Questions about scene geometry:
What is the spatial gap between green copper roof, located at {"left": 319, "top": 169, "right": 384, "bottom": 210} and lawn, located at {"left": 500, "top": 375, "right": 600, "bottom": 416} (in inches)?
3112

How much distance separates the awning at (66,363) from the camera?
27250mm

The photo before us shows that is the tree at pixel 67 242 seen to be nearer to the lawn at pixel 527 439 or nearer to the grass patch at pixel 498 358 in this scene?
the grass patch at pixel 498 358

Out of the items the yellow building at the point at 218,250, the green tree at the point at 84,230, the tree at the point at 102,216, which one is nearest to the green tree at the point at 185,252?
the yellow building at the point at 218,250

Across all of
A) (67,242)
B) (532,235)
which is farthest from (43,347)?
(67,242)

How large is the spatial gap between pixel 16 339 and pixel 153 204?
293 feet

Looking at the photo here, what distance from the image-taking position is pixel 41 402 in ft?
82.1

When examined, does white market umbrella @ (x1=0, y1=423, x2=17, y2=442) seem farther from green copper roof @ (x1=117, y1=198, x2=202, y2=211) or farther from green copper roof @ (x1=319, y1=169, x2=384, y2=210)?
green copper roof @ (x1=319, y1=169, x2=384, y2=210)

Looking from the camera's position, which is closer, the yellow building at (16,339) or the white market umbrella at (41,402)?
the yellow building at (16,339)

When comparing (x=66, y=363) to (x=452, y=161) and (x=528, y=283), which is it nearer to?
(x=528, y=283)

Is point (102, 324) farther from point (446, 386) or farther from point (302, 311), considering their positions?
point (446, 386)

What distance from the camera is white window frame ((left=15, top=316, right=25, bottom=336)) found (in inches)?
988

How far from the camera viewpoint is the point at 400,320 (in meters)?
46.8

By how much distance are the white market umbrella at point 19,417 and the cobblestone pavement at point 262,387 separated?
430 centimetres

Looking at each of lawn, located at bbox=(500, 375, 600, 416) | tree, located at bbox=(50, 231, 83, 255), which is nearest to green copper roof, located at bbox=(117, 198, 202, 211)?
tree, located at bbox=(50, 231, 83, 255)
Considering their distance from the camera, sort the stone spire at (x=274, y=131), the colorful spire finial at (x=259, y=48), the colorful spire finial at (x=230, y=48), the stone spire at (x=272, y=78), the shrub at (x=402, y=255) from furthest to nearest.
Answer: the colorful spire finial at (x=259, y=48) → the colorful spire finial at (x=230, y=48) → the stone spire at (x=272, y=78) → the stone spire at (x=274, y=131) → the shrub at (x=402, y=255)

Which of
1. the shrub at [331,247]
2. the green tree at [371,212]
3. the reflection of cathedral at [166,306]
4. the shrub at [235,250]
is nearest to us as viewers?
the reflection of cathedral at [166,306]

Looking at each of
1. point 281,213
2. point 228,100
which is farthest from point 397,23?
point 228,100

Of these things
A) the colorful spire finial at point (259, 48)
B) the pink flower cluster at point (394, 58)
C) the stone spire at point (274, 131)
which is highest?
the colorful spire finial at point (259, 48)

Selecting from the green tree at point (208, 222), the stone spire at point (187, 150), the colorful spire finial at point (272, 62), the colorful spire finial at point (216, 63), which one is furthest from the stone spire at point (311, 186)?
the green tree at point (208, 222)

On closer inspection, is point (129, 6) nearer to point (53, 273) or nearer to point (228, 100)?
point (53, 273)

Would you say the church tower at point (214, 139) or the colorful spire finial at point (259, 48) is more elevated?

### Your task
Using the exact wording, write out all of the records.

### The response
What is the spatial gap between green copper roof, located at {"left": 319, "top": 169, "right": 384, "bottom": 210} and lawn, located at {"left": 500, "top": 375, "right": 600, "bottom": 416} (in inches)?
3112

How much distance separates the awning at (66,363) from the camera?
27250mm

The photo before us shows that is the tree at pixel 67 242 seen to be nearer to the lawn at pixel 527 439 or nearer to the grass patch at pixel 498 358 in this scene?
the grass patch at pixel 498 358

Out of the items the yellow building at the point at 218,250, the green tree at the point at 84,230, the tree at the point at 102,216, which one is nearest to the green tree at the point at 185,252?
the yellow building at the point at 218,250

Across all of
A) (67,242)
B) (532,235)
which is farthest from (43,347)?
(67,242)

How large is the spatial gap between pixel 16 339 and pixel 153 204?
293 feet

Looking at the photo here, what distance from the image-taking position is pixel 41 402 in ft?
82.1

When examined, does white market umbrella @ (x1=0, y1=423, x2=17, y2=442) seem farther from green copper roof @ (x1=117, y1=198, x2=202, y2=211) or farther from green copper roof @ (x1=319, y1=169, x2=384, y2=210)?
green copper roof @ (x1=319, y1=169, x2=384, y2=210)

Looking from the camera's position, which is closer, the yellow building at (16,339) or the white market umbrella at (41,402)?
the yellow building at (16,339)

When comparing (x=66, y=363) to (x=452, y=161) and (x=528, y=283), which is it nearer to?
(x=528, y=283)

Is point (102, 324) farther from point (446, 386) or farther from point (302, 311), considering their positions?
point (446, 386)

What distance from the camera is white window frame ((left=15, top=316, right=25, bottom=336)) found (in inches)?
988

How far from the camera viewpoint is the point at 400,320 (in meters)?
46.8

By how much distance are the white market umbrella at point 19,417 and the cobblestone pavement at point 262,387 separated?
430 centimetres

Looking at each of lawn, located at bbox=(500, 375, 600, 416) | tree, located at bbox=(50, 231, 83, 255), which is nearest to green copper roof, located at bbox=(117, 198, 202, 211)?
tree, located at bbox=(50, 231, 83, 255)
Considering their distance from the camera, sort the stone spire at (x=274, y=131), the colorful spire finial at (x=259, y=48), the colorful spire finial at (x=230, y=48), the stone spire at (x=272, y=78), the shrub at (x=402, y=255) from furthest to nearest.
Answer: the colorful spire finial at (x=259, y=48) → the colorful spire finial at (x=230, y=48) → the stone spire at (x=272, y=78) → the stone spire at (x=274, y=131) → the shrub at (x=402, y=255)

Which of
1. the shrub at [331,247]
2. the green tree at [371,212]
3. the reflection of cathedral at [166,306]
4. the shrub at [235,250]
is nearest to us as viewers?
the reflection of cathedral at [166,306]

Looking at each of
1. point 281,213
2. point 228,100
which is farthest from point 397,23?
point 228,100

Of these things
A) the colorful spire finial at point (259, 48)
B) the pink flower cluster at point (394, 58)
C) the stone spire at point (274, 131)
which is highest?
the colorful spire finial at point (259, 48)

Selecting from the green tree at point (208, 222), the stone spire at point (187, 150), the colorful spire finial at point (272, 62), the colorful spire finial at point (216, 63), which one is furthest from the stone spire at point (311, 186)?
the green tree at point (208, 222)

On closer inspection, is point (129, 6) nearer to point (53, 273) or nearer to point (228, 100)?
point (53, 273)

Would you say the church tower at point (214, 139) or the colorful spire finial at point (259, 48) is more elevated?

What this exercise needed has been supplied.